→ **Jobs**:
1. List every person named in the farewell column by full name.
2. Repeat the part of the farewell column starting with "A good opening" and going on through "out of trouble.".

→ **Passage**:
--------------------------------
AFTER 32 years this is my last column for The Irish Field. I seem to have made it through to 70, so I suppose that means I’ve been writing for a great newspaper for almost half my life.
I wouldn’t have had this job but for my predecessor Jonathan Powell, a good friend who recommended me to the then editor Valentine Lamb. I remember the interview at Wheeler’s fish restaurant in Soho quite clearly. “I hear you want to be the British correspondent there’s no money in it,” he said.
A good opening line, admirably concise. I wondered if there should have been a pause, a sort of verbal semi-colon half-way through, but that was the way Val spoke. By the time he told a couple of jokes over a long, bibulous afternoon I’d have worked for him for nothing. I still would. Well, it keeps a man out of trouble.
1987 was an interesting year. I also became racing correspondent on the London Daily News, a paper launched by Robert Maxwell, or Captain Bob as he was known. He had some grand ideas but, as far as jobs in this corner were concerned, the LDN fell 31 years and five months short of the Field. It’s just as well Hopping Around won an Edinburgh claimer at 7/2. It was the year Pat Eddery and Steve Cauthen exhausted themselves in the jockeys’ title race; Pat won on Hopping Around but Steve prevailed in the end.
--------------------------------
→ **Supplied material**:
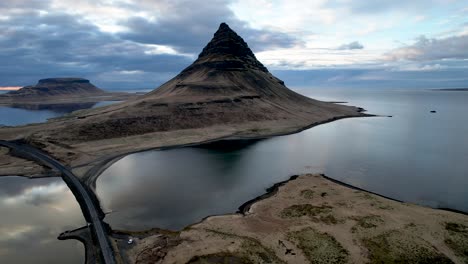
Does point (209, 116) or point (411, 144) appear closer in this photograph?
--------------------------------
→ **Solutions to the exercise**:
1. Jonathan Powell, Valentine Lamb, Robert Maxwell, Pat Eddery, Steve Cauthen

2.
A good opening line, admirably concise. I wondered if there should have been a pause, a sort of verbal semi-colon half-way through, but that was the way Val spoke. By the time he told a couple of jokes over a long, bibulous afternoon I’d have worked for him for nothing. I still would. Well, it keeps a man out of trouble.